▶ [TEXTO DEL EJERCICIO]
======
El centro de mi ciudad es un caos

Hace poco, un día cualquiera, la montura de mis anteojos se partió. Con la sensación de inutilidad in crescendo, suspendí lo que hacía y me dirigí al lugar donde los compré. Allí me informaron que el daño no tenía arreglo; pero, que tal vez podría servir otra montura, en tal caso, debían mandarla a Bogotá donde pulirían las lentes para que encajaran en los nuevos marcos, labor que tomaría algunos días.

Como la solución planteada dejaba en el limbo mis actividades laborales y las lecturas cotidianas, me dirigí a eso de las cinco de la tarde a un taller del centro de Armenia que hace unos años me había recomendado un amigo con el fin de hallar solución a mi angustiosa situación. La señora que me atendió me confirmó el dictamen inicial y procedió a enseñarme algunas monturas asegurando que me entregaría las gafas una vez el óptico puliera el borde de las lentes para que quedaran bien ensambladas, y sugirió que mientras hacían la labor diera una vuelta por el centro o tomara un café. Esperanzado por la solución, acogí la sugerencia y me dispuse a caminar desprevenidamente entre el CAM y la calle veintiuna y entre las carreras quince a la dieciocho para observar, pese a mi astigmatismo y presbicia, la ciudad que encontraba a mi paso.
======
▶ [DATOS DISPONIBLES]
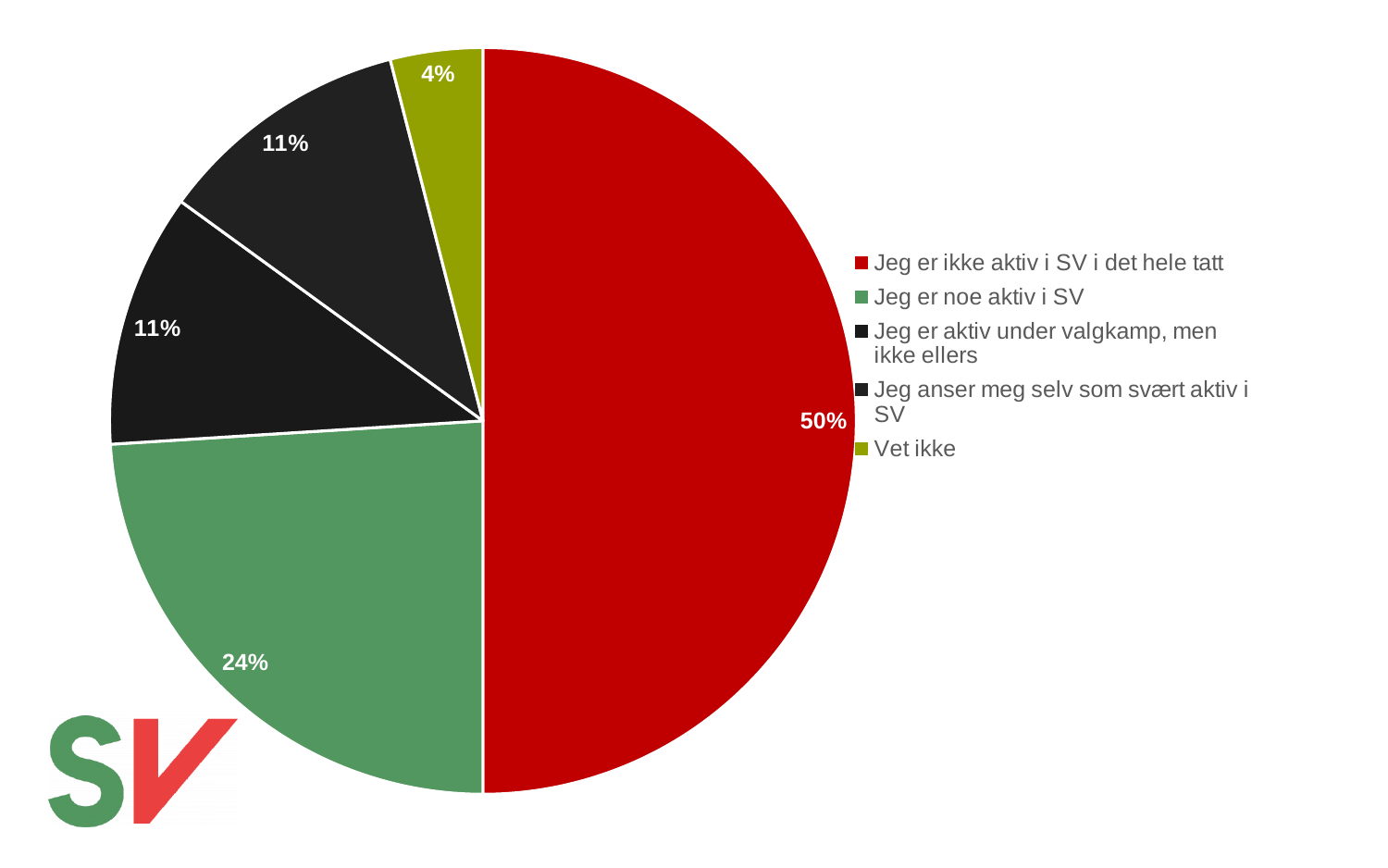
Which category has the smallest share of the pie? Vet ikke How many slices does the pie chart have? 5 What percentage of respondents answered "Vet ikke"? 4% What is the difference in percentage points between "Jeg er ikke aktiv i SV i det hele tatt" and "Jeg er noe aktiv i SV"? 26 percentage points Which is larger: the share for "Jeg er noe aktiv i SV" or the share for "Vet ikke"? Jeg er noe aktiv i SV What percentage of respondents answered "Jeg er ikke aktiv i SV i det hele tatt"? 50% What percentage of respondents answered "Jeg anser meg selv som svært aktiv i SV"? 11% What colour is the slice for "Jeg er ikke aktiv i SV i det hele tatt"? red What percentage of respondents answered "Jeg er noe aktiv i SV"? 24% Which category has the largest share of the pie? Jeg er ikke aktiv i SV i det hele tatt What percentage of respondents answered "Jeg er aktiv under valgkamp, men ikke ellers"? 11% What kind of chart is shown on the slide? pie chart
======
▶ [TAREA PENDIENTE]
Según el texto del ejercicio, ¿adónde debían mandar la montura para pulir las lentes en el lugar donde se compraron los anteojos? No hace falta consultar los datos.

▶ [RESPUESTA DEL EJERCICIO]
A Bogotá.